Personal information
- Nationality: Russian
- Born: 24 May 1967 (age 59) Sinegorye, Soviet Union
- Years active: 2003 – 2010

Sport
- Country: Russia
- Sport: Para Nordic skiing (Para cross-country skiing and Para biathlon)
- Disability class: B2
- Coached by: Vyacheslav Goldinov

Medal record
Representing Russia
Women's Para cross-country skiing
Winter Paralympics
| Gold medal – first place | Turin 2006 | 10km visually impaired |
| Gold medal – first place | Turin 2006 | 15km visually impaired |
| Gold medal – first place | Turin 2006 | 3 × 2.5 km relay open |
| Gold medal – first place | Vancouver 2010 | 3 x 2.5 km relay open |
| Silver medal – second place | Vancouver 2010 | 15km visually impaired |
Women's Para biathlon
| Silver medal – second place | Vancouver 2010 | 12.5km visually impaired |
| Silver medal – second place | Vancouver 2010 | 3km pursuit visually impaired |
| Bronze medal – third place | Turin 2006 | 5km visually impaired |
| Bronze medal – third place | Vancouver 2010 | 1km sprint visually impaired |

= Lioubov Vasilieva =

Russian Para cross-country skier and biathlete (born 1967)

Lioubov Vasilieva (born 24 May 1967) is a Russian female visually impaired Para cross-country skier and biathlete.
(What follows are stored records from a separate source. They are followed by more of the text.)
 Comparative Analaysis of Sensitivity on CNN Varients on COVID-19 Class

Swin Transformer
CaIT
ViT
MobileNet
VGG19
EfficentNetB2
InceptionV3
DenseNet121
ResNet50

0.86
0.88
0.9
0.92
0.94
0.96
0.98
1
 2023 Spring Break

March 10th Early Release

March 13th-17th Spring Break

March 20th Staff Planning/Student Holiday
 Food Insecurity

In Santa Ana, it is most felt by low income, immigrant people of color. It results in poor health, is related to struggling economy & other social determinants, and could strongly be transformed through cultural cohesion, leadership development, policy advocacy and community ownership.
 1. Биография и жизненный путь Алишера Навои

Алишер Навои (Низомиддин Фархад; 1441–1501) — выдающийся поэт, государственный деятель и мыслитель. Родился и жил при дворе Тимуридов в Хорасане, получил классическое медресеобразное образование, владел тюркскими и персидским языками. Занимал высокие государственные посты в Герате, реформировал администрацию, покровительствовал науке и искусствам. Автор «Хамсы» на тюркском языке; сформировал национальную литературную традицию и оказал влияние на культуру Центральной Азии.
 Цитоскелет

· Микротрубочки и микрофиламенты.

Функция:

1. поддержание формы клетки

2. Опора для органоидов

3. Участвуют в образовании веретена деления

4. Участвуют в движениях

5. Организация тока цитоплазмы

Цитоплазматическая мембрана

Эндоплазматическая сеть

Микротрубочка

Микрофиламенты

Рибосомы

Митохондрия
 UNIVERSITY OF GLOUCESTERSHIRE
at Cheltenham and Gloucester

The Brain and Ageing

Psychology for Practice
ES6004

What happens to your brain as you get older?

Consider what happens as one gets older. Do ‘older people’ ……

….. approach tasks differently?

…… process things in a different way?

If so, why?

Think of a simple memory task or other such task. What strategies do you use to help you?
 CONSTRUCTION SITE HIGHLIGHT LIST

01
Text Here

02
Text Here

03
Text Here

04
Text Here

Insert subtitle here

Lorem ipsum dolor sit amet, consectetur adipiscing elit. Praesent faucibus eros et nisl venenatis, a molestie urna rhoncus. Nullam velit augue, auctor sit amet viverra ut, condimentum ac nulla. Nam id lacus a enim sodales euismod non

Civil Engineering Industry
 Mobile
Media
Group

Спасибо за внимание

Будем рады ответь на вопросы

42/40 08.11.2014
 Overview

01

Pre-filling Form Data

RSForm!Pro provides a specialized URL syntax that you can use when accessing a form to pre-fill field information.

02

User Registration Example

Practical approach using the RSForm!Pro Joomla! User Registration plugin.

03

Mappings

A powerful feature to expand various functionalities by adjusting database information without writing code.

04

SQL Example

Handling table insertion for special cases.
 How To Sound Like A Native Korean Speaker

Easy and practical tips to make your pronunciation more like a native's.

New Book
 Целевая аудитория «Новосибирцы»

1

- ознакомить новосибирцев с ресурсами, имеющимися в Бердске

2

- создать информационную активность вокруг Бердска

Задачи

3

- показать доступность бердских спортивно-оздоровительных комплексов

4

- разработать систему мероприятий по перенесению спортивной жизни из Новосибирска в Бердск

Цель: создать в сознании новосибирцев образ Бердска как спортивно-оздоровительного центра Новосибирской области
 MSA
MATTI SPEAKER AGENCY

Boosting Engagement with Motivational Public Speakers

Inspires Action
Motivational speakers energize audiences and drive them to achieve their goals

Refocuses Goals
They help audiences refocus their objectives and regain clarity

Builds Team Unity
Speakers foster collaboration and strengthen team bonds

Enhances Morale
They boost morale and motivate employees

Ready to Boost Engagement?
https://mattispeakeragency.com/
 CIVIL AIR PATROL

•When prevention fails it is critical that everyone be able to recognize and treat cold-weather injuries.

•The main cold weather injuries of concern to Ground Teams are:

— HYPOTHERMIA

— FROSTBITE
She has represented Russia at the Paralympics in 2006 and in 2010 claiming 9 medals in her Paralympic career including 3 gold medals in her debut Paralympic event including the cross-country skiing events during the 2006 Winter Paralympics.

== Career ==
Liubov Vasilieva was part of the Russian delegation at the 2006 Winter Paralympics and displayed her medal hunt as she claimed 3 gold medals in the cross-country skiing and a bronze medal in the biathlon events.

She continued her medal success at the Winter Paralympics as she clinched 5 medals during the 2010 Winter Paralympics including a gold, silver medals in the cross-country skiing and 2 silver and a bronze medal in the biathlon events.